With every ALS diagnosis comes a story of courage, resilience, and unbreakable human efforts.  

Amyotrophic lateral sclerosis (ALS) is a fatal neurodegenerative condition that leads to loss of muscle control. It majorly affects the motor neurons and spinal cord, disrupting communication with muscles. Amyotrophic lateral sclerosis (ALS), or ‘Lou Gehrig’s disease, develops progressively; that is, the symptoms worsen with time.

Recognizing early signs and ALS progression is essential for timely diagnosis and effective treatment. 

Ask The Expert

What Causes ALS?

The exact cause of ALS is unknown. Scientists and clinicians have widely explored possible genetic and environmental factors leading to ALS.  Globally, every 1.7 to 2.2 out of every 100,000 individuals are diagnosed with ALS [1]. Although the cases are rare, the impact is harsh on affected individuals and family members.  

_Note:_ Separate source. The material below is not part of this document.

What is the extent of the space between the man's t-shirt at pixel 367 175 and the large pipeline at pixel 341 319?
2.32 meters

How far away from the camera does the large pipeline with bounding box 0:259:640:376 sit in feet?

The muscle gets wasted (atrophy). This potentially makes breathing difficult and may result in a life-threatening condition.  

What are the Types of ALS? 

The major types of ALS include: 

• Sporadic ALS: Most common, makes 90% of cases, occurs randomly
• Familial ALS: Genetic cause, occurs due to an inherited gene from a parent
• Juvenile ALS: Onset appears before 25 years, more than 40% cases occur due to a genetic factor

What are the Causes of ALS?

The deterioration of motor neurons causes amyotrophic lateral sclerosis. There are two groups of motor neurons in the body. This includes:

• Upper Motor Neurons: A group of motor neurons that extends from the brain to the spinal cord
• Lower Motor Neurons: A group of motor neurons that extends from the spinal cord to muscle of the body

In ALS, overall nerve cells controlling the voluntary muscle functions are adversely affected. 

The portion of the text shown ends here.